Wednesday, January 18, room 161 Staszic Palace (ul. Nowy Swiat St. 72)11.00 A.M.
Online participation via Zoom is possible. Advance registration is required.
https://tiny.pl/qx_vrmx1h
The history of relations between the Zakopane highlanders and the town’s Jewish residents has long been overshadowed by the existence of the Goralenvolk - the movement promoting the idea of a distinct “Goral nation” - and by the involvement of members of several of Zakopane’s most prominent highlander families. In my presentation, I will examine whether, and in what ways, the understanding of the shared history of Jews and highlanders in Zakopane changes when viewed from a perspective extending beyond the period of the Holocaust.
Karolina Panz is a sociologist, a member of the Polish Center for Holocaust Research, and an assistant professor at the Institute of Slavic Studies of the Polish Academy of Sciences.
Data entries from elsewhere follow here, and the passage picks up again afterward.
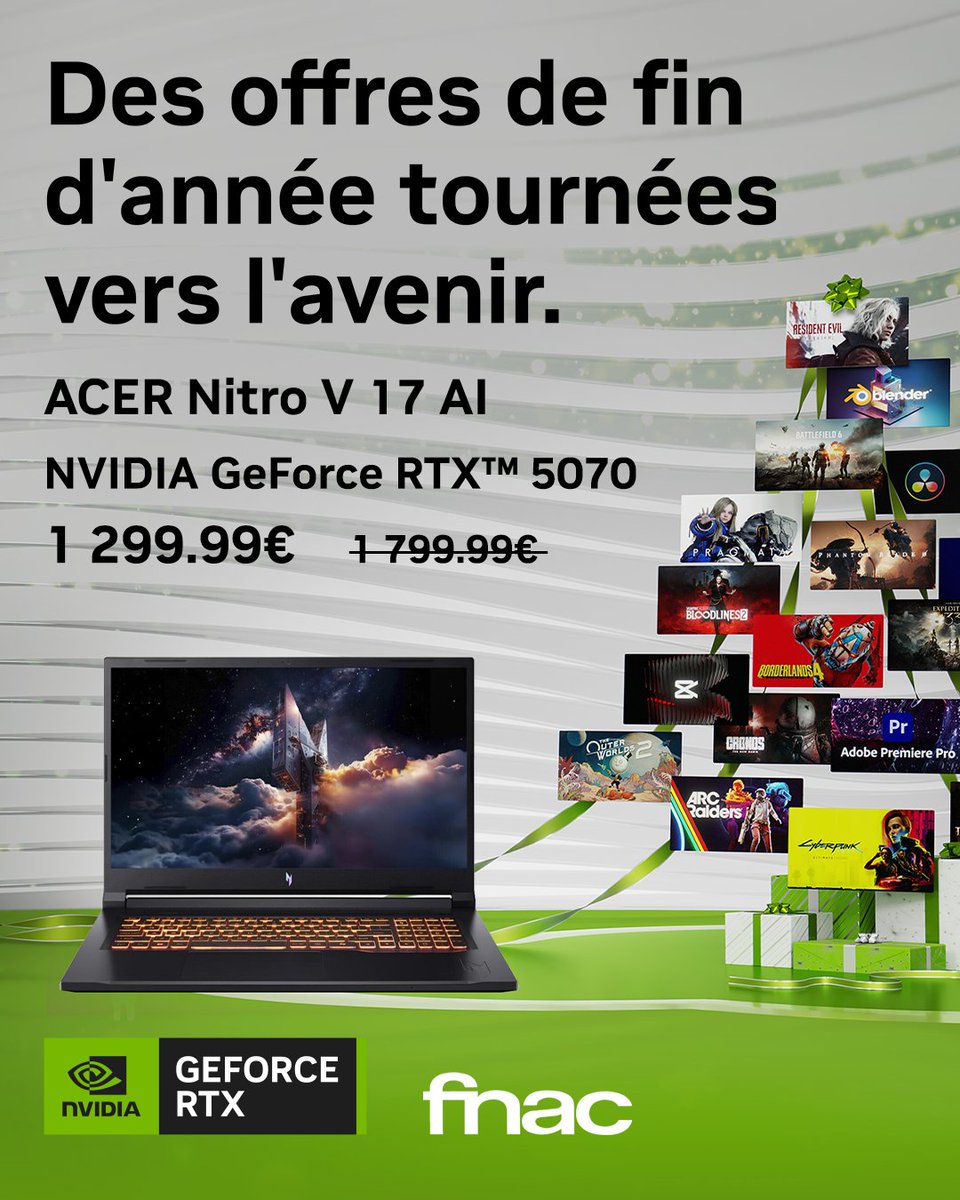 <a href="/cybertek_fr/">Cybertek</a> <a href="/AsusFrance/">ASUS France</a> <a href="/TopAchat/">TopAchat #BlackFriday 🔥</a> <a href="/PNYFrance/">PNY France</a> <a href="/Cdiscount/">Cdiscount</a> <a href="/CdiscountGaming/">Cdiscount Gaming</a> ✨ PC Portable <a href="/AcerFrance/">Acer France 🇫🇷</a> Nitro V 17 AI en RTX 5070 Laptop GPU chez <a href="/Fnac/">Fnac</a> ➡️ nvda.ws/48rqiUh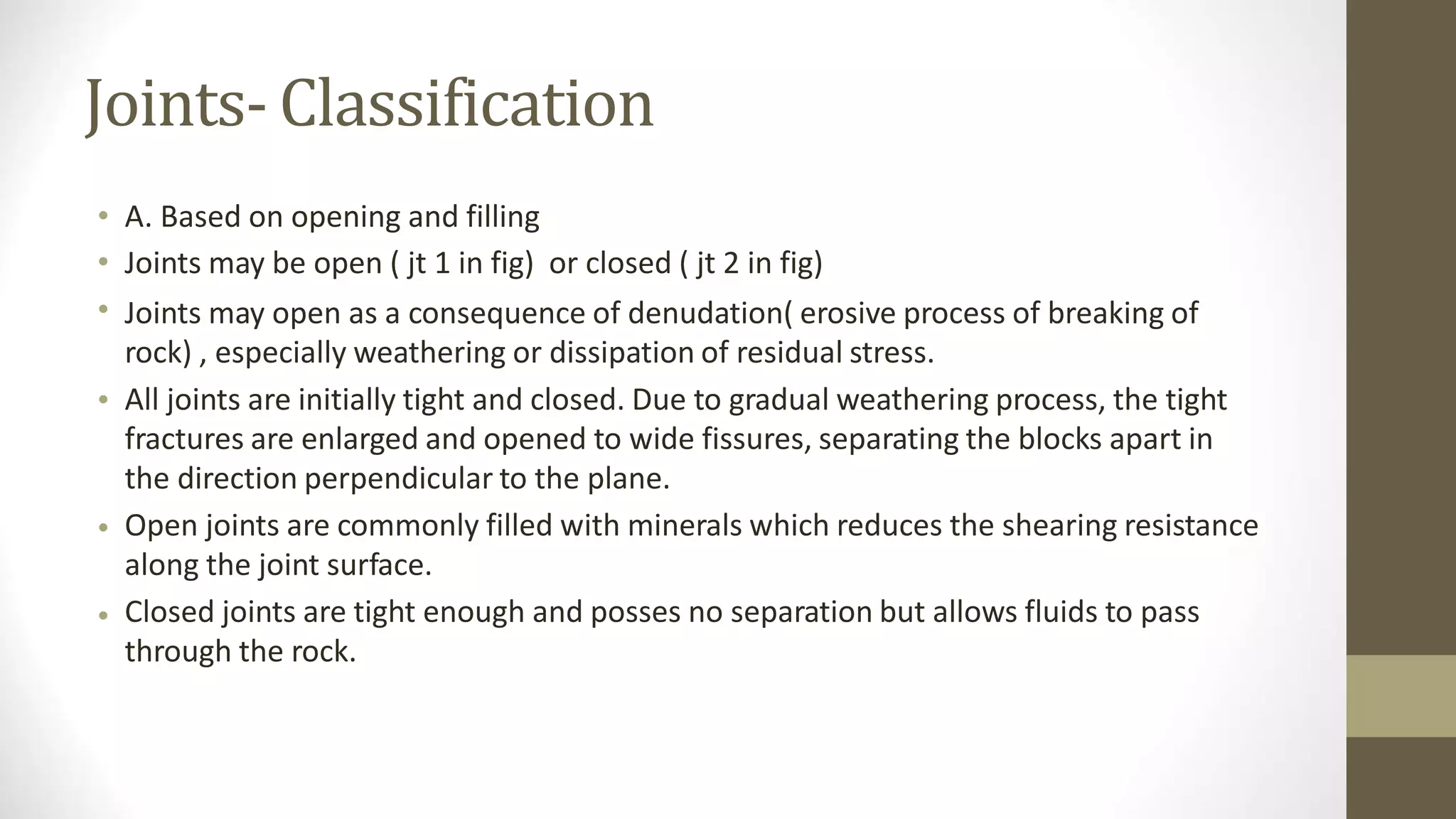 Joints- Classification
•
•
•
A. Based on opening and filling
Joints may be open ( jt 1 in fig) or closed ( jt 2 in fig)
Joints may open as a consequence of denudation( erosive process of breaking of
rock) , especially weathering or dissipation of residual stress.
All joints are initially tight and closed. Due to gradual weathering process, the tight
fractures are enlarged and opened to wide fissures, separating the blocks apart in
the direction perpendicular to the plane.
Open joints are commonly filled with minerals which reduces the shearing resistance
along the joint surface.
Closed joints are tight enough and posses no separation but allows fluids to pass
through the rock.
•
•
•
She lives in the Podhale region and has spent more than a decade researching the fate of local Jews during the Holocaust and in the postwar years, while actively engaging in efforts to restore their memory. She has received numerous awards for her social activism and for her courage in addressing difficult historical topics. In 2020, her dissertation on the Jews of Nowy Targ received the First Prize in the Majer Bałaban Competition for the best doctoral dissertation on Jews and Israel, as well as the First Prize in the Inka Brodzka-Wald Competition for the best doctoral dissertation in the humanities. At the end of 2025, it was published in book form (“I Would Like to Tell How a Town Was Destroyed…” The Destruction of the Jewish Community of Nowy Targ). She is a recipient of the Claims Conference Saul Kagan Fellowship in Advanced Shoah Studies (2024/2025). She currently leads the NCN-funded project “Faces of Smuggling on the Polish–Slovak Borderland, 1918–1949.”